REQUIREMENT: Keep to one stretch of the data below, the lines from the one with "LOGO Inferência - Mundo" up to and including the one with "Hypervisorcommodity", and return that stretch exactly.

DATA SHOWN:
=== Begin Enclosure ===

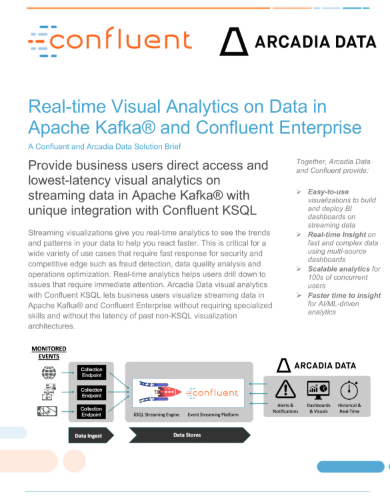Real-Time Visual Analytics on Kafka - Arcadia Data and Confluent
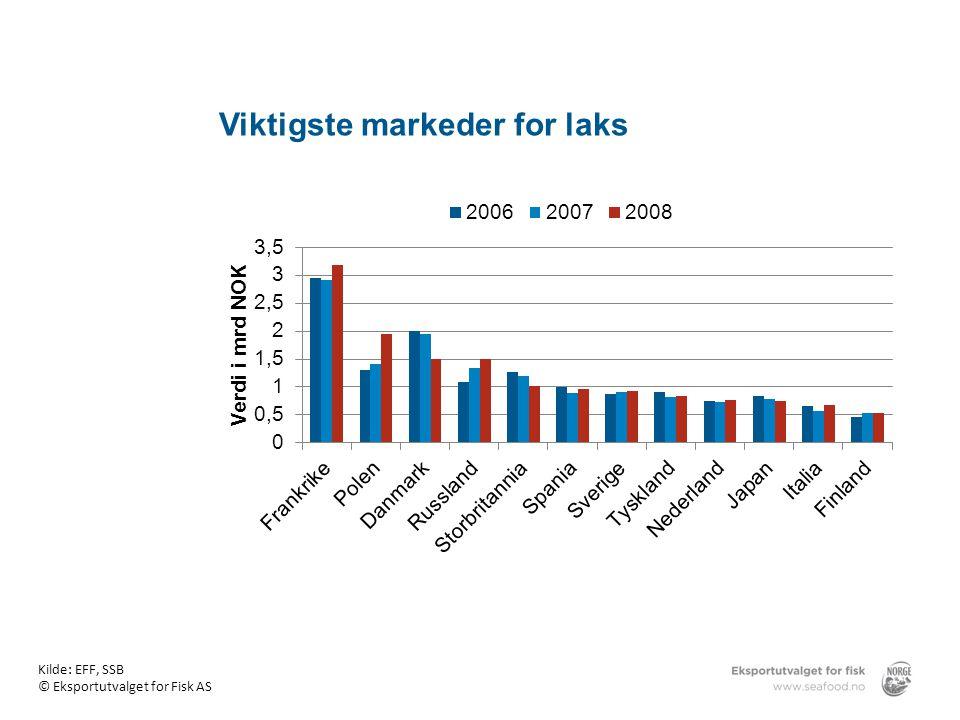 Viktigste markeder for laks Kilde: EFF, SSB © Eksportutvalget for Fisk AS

=== End Enclosure ===
=== Begin Enclosure ===

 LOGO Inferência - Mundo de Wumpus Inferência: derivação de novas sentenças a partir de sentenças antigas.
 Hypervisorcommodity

=== End Enclosure ===
=== Begin Enclosure ===

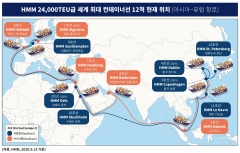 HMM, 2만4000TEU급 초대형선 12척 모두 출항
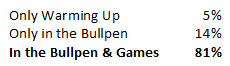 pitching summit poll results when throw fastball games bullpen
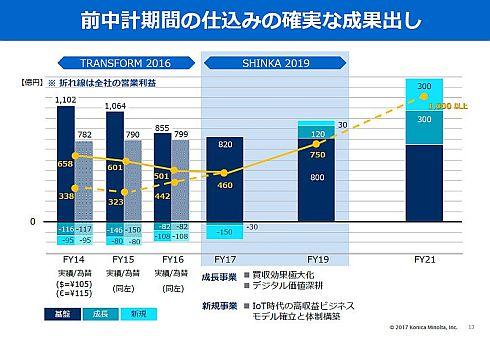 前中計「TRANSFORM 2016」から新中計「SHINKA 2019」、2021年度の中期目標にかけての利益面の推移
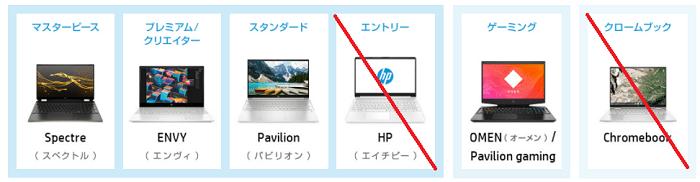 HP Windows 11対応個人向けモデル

=== End Enclosure ===

REPLY TO THE TASK:
 LOGO Inferência - Mundo de Wumpus Inferência: derivação de novas sentenças a partir de sentenças antigas.
 Hypervisorcommodity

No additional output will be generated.